## PASSAGE
%%
Indictment of David LaMacchia
Detailed description of the charges being brought up against LaMacchia as a result of his file-sharing computer network at MIT, in the United States of America v. David Lamacchia case.
United States District Court, District of Massachusetts
United States of America v. David Lamacchia
Criminal No. 94-10092RGS
Violation: 18 U.S.C. Sect. 371 - Conspiracy
Count One: 18 U.S.C. S 371 - Conspiracy
The Grand Jury charges that:
- From on or about November 21, 1993, to on or about January 5, 1994, at Cambridge, in the District of Massachusetts, and elsewhere, David Lamacchia defendant herein, did knowingly and intentionally combine, conspire, confederate, and agree with other persons unknown to the Grand Jury, to commit offenses against the United States, that is, to devise and execute a scheme and artifice to defraud, and, for the purpose of. executing and attempting to execute such scheme, to transmit and cause to be transmitted in interstate commerce, by wire communication, writings, signs, signals, pictures, and sounds for the purpose of executing such scheme and artifice, in violation of Title 18, United States Code, section 1343.
Persons and Entities
- At all times material to this Indictment, the Massachusetts Institute of Technology (MIT) was an educational institution located on Memorial Drive, in Cambridge, Massachusetts.
- At all times material to this Indictment, defendant David Lamacchia was a student enrolled in and resident at MIT.
%%
## DATA LINES
%%
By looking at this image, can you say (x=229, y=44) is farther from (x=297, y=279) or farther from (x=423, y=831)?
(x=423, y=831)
%%
## STATED GOAL
Copy out the part of the indictment that opens with the words containing "Persons and Entities" and closes with "in Cambridge, Massachusetts.", changing "Memorial Drive" to "Main Street".

## SOLUTION
Persons and Entities
- At all times material to this Indictment, the Massachusetts Institute of Technology (MIT) was an educational institution located on Main Street, in Cambridge, Massachusetts.